SET EXERCISE — Transcribe the listing below word for word, beginning at the line that contains "From what is" and continuing through the end of the listing, with both of those lines included.

Spatial reasoning dataset excerpts —
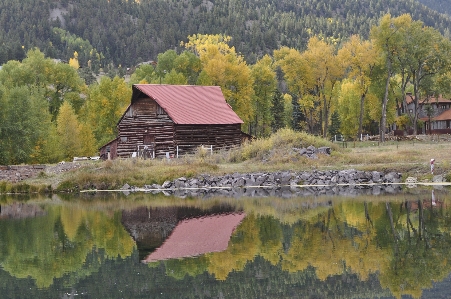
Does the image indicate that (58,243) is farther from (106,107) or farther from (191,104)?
(106,107)

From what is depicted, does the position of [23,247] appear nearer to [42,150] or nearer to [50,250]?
[50,250]

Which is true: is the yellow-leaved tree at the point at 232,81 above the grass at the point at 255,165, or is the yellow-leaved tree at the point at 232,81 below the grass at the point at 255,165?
above

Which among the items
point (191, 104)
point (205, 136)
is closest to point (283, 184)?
point (205, 136)

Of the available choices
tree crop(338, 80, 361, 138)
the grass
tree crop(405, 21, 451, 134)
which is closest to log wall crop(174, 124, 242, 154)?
the grass

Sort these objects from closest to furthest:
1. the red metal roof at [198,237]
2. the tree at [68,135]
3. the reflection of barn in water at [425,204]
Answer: the red metal roof at [198,237], the reflection of barn in water at [425,204], the tree at [68,135]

TASK RESULT —
From what is depicted, does the position of [23,247] appear nearer to [42,150] or nearer to [50,250]?
[50,250]

Which is true: is the yellow-leaved tree at the point at 232,81 above the grass at the point at 255,165, or is the yellow-leaved tree at the point at 232,81 below the grass at the point at 255,165?
above

Which among the items
point (191, 104)
point (205, 136)
is closest to point (283, 184)?
point (205, 136)

Of the available choices
tree crop(338, 80, 361, 138)
the grass
tree crop(405, 21, 451, 134)
which is closest to log wall crop(174, 124, 242, 154)?
the grass

Sort these objects from closest to furthest:
1. the red metal roof at [198,237]
2. the tree at [68,135]
3. the reflection of barn in water at [425,204]
Answer: the red metal roof at [198,237], the reflection of barn in water at [425,204], the tree at [68,135]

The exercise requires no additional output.